___ Extracted entries

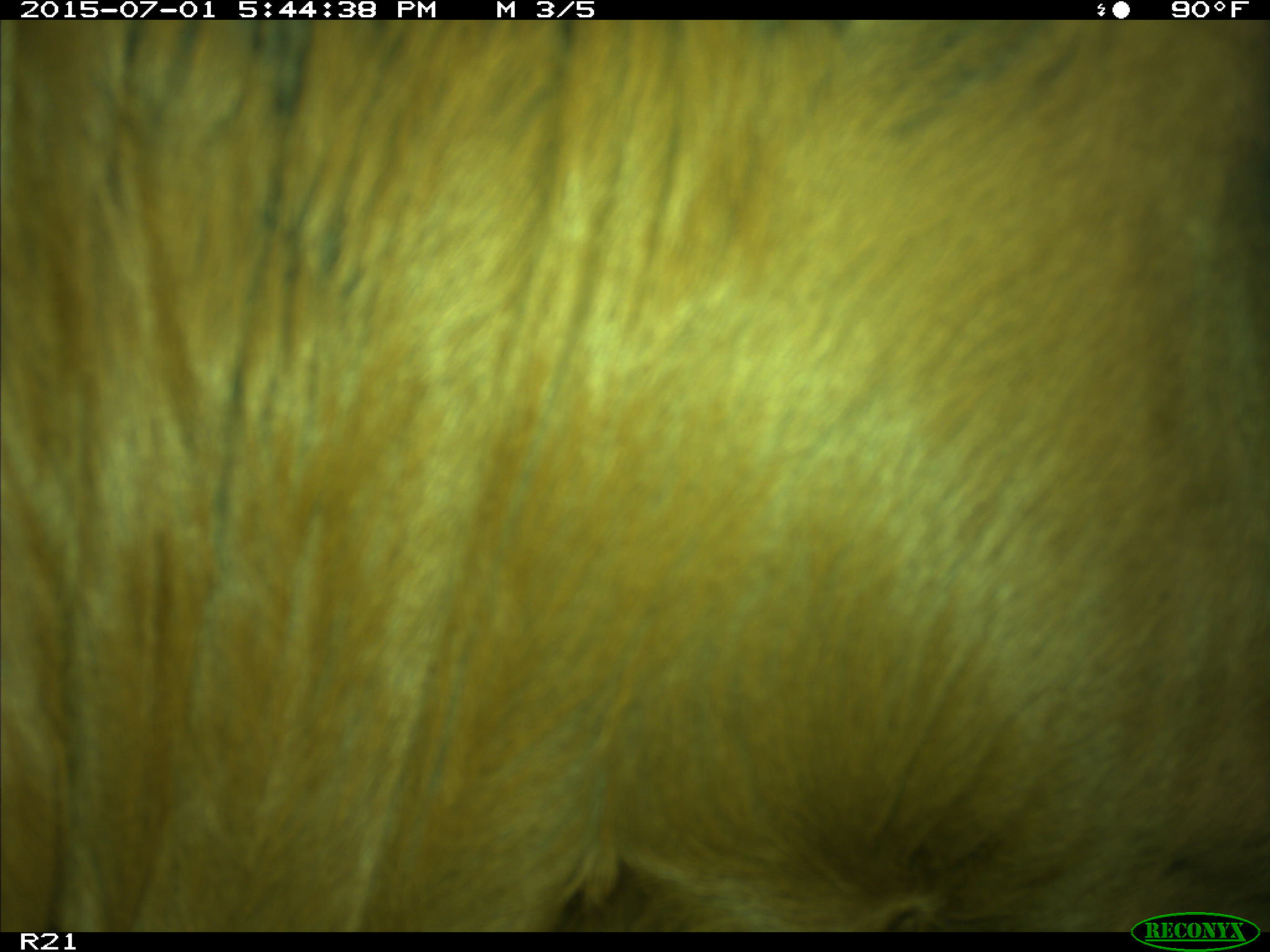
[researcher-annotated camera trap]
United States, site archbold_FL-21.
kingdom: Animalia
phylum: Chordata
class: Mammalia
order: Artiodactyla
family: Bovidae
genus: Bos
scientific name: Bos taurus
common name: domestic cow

______
___ Extracted entries

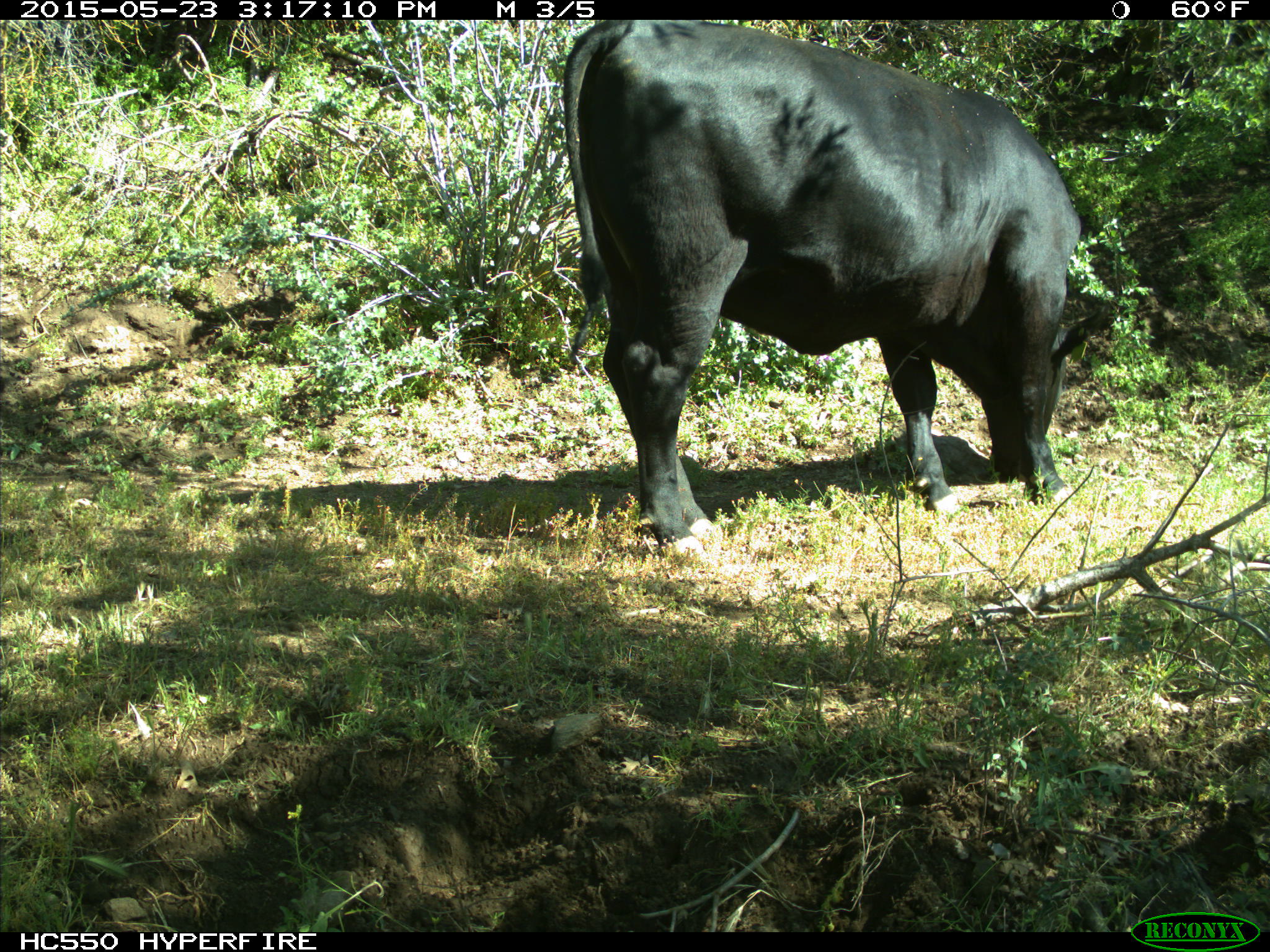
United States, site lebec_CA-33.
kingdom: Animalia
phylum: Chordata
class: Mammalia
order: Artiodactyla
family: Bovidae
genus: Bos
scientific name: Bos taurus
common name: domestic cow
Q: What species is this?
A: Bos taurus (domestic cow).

______

Where does the string "United" appear in the records? Copy every line that holds it.

United States, site archbold_FL-21.
United States, site lebec_CA-33.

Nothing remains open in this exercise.